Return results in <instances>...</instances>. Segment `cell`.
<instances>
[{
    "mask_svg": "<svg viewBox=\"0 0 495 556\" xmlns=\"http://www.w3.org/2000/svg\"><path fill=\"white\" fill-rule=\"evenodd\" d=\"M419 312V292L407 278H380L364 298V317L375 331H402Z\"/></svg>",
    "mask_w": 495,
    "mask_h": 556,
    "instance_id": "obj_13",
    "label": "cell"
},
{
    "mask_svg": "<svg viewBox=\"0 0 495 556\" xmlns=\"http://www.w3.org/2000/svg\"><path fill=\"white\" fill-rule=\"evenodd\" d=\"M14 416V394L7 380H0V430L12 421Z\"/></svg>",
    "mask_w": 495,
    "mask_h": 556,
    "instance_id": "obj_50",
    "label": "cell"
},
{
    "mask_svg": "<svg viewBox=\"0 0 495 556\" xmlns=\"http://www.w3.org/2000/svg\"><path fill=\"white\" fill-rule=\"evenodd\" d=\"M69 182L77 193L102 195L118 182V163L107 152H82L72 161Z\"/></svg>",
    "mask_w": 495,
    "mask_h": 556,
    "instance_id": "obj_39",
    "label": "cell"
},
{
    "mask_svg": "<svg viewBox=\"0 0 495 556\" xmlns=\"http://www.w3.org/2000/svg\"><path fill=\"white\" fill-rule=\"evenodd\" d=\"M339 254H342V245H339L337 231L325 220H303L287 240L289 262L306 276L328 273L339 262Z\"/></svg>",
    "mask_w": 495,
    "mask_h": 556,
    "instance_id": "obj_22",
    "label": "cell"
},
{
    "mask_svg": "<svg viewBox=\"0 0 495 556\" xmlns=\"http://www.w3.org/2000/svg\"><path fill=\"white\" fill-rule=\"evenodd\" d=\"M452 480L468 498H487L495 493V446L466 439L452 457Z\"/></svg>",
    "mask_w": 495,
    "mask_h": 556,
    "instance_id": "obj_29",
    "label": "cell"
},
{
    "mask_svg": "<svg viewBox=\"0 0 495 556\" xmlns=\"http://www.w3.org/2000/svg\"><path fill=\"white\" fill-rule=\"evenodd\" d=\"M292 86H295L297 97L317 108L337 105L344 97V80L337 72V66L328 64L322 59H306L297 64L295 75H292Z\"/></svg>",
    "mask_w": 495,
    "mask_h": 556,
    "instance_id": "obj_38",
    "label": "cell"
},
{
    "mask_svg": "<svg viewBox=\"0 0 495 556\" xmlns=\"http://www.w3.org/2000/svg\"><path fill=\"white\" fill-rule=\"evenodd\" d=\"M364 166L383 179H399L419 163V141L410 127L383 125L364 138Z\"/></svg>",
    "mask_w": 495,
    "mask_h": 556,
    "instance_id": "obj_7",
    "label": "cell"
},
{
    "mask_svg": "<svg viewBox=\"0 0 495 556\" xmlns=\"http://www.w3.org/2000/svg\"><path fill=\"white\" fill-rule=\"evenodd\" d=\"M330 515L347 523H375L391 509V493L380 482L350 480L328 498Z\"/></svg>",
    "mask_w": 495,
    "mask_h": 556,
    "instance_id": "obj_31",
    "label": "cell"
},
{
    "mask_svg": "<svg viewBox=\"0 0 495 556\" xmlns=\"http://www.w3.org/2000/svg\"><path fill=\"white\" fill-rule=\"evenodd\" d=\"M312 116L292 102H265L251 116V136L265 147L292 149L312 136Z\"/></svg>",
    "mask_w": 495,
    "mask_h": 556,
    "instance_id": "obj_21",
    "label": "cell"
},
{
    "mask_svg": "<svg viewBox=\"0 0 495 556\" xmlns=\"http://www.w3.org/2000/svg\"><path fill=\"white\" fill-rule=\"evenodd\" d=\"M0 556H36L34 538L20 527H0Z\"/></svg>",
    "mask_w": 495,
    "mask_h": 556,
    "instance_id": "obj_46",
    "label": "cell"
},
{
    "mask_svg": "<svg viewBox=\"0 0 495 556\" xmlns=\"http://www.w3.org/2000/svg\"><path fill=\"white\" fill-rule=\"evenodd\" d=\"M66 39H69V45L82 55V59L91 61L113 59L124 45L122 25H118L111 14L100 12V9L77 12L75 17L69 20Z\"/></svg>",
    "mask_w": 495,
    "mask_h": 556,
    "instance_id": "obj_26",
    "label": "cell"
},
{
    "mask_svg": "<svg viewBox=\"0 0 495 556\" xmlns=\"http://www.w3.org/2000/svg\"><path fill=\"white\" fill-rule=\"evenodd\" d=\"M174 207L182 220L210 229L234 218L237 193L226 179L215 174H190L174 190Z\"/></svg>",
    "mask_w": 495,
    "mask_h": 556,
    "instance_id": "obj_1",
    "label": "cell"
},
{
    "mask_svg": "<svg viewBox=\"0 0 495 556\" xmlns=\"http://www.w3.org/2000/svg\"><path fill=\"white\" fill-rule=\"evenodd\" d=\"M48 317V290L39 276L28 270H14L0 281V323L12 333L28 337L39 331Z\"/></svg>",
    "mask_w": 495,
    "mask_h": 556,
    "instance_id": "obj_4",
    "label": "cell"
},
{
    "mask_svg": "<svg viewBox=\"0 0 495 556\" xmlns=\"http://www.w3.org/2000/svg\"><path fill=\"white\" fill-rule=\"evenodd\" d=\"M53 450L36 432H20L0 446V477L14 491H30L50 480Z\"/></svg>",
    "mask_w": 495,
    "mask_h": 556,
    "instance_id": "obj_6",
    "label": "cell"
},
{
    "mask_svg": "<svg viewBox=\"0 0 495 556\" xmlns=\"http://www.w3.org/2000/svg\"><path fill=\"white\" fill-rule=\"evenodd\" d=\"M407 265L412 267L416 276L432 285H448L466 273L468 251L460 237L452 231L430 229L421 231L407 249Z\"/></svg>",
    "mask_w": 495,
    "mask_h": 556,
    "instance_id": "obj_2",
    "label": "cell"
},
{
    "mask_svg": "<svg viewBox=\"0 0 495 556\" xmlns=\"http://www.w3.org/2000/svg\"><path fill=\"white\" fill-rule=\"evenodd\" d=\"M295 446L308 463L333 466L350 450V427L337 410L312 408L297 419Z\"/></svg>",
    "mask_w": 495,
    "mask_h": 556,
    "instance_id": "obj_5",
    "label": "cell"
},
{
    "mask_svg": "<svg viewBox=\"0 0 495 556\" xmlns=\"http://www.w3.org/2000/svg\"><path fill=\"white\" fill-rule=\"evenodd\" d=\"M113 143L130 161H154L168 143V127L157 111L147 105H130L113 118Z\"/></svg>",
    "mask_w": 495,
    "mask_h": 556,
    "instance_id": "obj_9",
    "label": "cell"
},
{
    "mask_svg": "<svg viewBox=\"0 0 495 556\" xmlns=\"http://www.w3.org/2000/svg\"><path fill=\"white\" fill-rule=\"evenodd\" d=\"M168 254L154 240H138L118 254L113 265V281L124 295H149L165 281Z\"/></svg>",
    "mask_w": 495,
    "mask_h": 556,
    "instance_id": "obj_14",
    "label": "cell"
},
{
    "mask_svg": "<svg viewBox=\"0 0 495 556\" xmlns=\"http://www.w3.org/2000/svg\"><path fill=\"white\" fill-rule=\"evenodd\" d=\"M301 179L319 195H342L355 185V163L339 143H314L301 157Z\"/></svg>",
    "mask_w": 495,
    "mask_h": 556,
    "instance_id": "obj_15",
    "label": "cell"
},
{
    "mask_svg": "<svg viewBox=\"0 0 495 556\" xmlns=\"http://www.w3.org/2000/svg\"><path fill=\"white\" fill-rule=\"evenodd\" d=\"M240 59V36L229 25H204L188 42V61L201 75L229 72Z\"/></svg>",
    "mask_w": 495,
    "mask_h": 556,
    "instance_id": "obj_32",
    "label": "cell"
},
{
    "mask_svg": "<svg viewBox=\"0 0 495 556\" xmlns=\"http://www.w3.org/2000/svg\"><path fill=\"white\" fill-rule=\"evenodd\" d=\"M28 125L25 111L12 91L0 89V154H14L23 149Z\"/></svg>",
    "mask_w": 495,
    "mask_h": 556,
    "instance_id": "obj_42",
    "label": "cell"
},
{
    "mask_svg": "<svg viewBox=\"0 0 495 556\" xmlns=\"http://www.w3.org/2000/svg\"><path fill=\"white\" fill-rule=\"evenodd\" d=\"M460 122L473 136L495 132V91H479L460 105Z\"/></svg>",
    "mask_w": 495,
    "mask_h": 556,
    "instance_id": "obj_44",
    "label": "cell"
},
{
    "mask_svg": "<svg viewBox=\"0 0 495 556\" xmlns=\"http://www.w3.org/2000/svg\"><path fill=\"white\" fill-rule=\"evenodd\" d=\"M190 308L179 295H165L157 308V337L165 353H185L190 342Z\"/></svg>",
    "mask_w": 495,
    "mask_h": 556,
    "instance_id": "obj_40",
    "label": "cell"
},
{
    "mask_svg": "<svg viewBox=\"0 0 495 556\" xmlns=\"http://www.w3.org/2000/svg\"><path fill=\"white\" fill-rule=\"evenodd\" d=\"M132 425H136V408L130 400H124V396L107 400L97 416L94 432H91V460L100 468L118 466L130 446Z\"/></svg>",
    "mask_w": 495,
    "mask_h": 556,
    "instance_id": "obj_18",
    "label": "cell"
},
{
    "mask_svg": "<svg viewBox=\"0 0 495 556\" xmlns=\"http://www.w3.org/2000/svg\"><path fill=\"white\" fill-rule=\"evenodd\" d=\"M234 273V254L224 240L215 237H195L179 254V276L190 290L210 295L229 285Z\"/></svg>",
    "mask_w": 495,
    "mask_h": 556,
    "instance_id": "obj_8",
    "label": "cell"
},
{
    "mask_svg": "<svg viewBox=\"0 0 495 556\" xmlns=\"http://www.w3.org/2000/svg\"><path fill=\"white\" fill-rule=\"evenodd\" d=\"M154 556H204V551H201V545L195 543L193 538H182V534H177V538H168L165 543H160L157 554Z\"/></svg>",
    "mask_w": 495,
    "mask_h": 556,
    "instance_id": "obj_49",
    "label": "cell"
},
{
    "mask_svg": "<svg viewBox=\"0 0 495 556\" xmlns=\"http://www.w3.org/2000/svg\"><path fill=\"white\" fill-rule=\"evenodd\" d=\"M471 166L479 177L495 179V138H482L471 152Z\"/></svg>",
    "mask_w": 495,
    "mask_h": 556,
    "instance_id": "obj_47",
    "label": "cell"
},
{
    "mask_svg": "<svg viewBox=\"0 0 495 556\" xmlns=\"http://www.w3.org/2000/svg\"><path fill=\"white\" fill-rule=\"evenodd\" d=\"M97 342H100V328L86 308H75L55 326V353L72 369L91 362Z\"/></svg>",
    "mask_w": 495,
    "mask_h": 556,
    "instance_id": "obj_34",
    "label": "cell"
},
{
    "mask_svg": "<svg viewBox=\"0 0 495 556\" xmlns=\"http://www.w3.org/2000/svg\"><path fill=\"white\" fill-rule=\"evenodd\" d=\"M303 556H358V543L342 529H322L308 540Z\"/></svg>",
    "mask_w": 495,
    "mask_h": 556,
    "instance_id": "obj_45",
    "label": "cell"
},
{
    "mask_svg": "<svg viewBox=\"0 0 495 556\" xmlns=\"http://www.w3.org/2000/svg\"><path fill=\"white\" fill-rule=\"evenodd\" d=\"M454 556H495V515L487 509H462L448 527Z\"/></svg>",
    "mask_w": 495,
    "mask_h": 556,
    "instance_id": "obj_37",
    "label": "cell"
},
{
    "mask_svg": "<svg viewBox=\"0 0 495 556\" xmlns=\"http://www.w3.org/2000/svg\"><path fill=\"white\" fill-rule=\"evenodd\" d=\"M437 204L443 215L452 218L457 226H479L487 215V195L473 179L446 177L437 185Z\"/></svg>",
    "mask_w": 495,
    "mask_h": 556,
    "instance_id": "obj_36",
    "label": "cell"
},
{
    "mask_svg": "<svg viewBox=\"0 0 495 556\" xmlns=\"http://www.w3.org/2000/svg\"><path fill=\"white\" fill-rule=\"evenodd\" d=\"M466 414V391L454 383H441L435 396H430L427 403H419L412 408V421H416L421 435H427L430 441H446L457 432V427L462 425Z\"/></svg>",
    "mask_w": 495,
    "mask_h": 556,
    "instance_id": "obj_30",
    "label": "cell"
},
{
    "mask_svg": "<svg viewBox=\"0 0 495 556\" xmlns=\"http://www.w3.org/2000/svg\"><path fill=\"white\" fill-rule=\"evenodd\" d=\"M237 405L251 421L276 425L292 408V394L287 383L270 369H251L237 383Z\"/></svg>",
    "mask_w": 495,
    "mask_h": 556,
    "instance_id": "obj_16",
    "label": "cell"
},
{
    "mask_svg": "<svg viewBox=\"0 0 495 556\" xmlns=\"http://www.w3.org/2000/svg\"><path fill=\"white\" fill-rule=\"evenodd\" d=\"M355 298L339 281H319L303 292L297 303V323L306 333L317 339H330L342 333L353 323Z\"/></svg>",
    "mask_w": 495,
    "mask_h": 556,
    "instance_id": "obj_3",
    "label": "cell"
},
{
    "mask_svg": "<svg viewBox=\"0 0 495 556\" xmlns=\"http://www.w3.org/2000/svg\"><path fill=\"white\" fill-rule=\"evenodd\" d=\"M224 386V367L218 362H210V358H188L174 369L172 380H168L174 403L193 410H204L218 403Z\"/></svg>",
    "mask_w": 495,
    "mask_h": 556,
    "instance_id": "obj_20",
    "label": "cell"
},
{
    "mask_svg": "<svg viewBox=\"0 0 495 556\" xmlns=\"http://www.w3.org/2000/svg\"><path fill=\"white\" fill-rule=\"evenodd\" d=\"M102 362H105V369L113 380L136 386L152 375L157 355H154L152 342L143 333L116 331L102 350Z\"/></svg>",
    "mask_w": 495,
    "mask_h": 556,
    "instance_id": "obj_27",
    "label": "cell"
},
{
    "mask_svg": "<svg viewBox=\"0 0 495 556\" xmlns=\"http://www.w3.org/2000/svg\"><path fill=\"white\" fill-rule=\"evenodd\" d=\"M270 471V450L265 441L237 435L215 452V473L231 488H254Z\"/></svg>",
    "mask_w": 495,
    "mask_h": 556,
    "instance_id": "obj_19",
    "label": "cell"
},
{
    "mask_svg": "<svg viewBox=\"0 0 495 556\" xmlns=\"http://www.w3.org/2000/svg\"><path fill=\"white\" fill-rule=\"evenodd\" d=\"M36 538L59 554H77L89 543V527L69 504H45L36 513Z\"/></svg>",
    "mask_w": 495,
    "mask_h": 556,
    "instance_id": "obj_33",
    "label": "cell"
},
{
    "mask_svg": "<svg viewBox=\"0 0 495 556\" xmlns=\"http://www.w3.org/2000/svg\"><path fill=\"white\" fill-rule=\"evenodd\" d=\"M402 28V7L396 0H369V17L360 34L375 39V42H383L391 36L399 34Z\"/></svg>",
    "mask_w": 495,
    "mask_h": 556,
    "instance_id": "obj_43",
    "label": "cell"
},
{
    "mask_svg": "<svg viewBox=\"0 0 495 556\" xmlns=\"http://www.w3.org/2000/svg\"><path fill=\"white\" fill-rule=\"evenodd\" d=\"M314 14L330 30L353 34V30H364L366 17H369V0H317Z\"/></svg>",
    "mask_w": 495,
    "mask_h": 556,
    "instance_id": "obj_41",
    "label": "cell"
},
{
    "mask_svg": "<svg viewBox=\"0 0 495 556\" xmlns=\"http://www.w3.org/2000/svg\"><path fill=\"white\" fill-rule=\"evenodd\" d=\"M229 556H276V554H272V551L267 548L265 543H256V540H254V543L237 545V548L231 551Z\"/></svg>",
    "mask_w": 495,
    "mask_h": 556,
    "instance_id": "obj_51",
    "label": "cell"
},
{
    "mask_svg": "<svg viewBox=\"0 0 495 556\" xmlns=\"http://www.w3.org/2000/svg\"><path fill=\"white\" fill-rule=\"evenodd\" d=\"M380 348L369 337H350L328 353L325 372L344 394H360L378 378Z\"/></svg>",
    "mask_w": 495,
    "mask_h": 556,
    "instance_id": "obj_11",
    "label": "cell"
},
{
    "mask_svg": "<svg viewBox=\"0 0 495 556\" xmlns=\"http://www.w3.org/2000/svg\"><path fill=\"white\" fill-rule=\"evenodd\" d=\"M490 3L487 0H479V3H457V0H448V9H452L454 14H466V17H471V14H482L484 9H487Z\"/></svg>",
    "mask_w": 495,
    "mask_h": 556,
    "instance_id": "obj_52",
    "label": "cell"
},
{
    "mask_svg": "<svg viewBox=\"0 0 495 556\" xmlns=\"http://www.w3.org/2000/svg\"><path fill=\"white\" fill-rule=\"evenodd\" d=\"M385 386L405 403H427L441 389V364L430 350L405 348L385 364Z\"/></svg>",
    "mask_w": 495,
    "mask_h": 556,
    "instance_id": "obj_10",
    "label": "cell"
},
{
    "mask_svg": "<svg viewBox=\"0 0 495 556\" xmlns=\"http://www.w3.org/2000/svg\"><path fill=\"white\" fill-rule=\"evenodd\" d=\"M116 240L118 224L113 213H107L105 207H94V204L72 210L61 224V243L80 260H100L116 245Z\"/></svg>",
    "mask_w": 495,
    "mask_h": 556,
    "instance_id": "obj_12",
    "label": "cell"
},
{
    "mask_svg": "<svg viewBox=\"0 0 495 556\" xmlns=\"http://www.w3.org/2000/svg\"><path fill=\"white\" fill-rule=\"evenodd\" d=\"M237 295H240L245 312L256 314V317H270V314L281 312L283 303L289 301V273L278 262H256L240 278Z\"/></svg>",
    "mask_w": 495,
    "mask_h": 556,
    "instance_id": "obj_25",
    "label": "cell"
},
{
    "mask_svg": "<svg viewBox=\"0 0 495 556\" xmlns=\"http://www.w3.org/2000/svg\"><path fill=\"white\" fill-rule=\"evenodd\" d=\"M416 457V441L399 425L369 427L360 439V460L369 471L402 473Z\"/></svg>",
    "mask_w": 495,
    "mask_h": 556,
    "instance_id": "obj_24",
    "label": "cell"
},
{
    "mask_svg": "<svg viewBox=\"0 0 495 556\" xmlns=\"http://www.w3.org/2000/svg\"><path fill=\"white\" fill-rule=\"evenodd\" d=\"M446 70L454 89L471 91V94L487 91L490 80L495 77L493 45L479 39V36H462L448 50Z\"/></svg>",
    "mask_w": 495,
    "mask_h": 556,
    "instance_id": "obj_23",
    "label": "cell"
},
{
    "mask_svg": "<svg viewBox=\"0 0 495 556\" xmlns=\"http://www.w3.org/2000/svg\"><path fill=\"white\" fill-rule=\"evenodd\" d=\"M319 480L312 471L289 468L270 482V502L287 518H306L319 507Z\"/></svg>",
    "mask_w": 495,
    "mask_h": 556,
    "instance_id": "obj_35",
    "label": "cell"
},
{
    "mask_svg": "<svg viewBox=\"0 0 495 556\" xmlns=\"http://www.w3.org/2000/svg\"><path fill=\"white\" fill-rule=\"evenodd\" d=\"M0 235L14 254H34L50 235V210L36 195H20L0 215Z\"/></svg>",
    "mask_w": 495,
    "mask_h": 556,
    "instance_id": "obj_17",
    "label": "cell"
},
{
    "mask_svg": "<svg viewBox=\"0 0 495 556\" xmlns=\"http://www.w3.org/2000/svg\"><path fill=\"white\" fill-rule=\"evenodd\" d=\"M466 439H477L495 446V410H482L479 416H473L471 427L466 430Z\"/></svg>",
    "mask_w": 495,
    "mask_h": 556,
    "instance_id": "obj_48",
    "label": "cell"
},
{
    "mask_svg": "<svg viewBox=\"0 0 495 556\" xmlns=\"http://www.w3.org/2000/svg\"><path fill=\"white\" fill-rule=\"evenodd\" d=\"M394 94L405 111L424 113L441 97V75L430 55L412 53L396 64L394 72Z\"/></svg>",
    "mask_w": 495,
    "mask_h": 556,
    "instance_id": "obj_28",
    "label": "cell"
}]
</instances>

- - -

● **Task**
Extract every line of the items above that contains the string "instances", copying each line in full.

● **Exercise result**
Return results in <instances>...</instances>. Segment `cell`.
<instances>
</instances>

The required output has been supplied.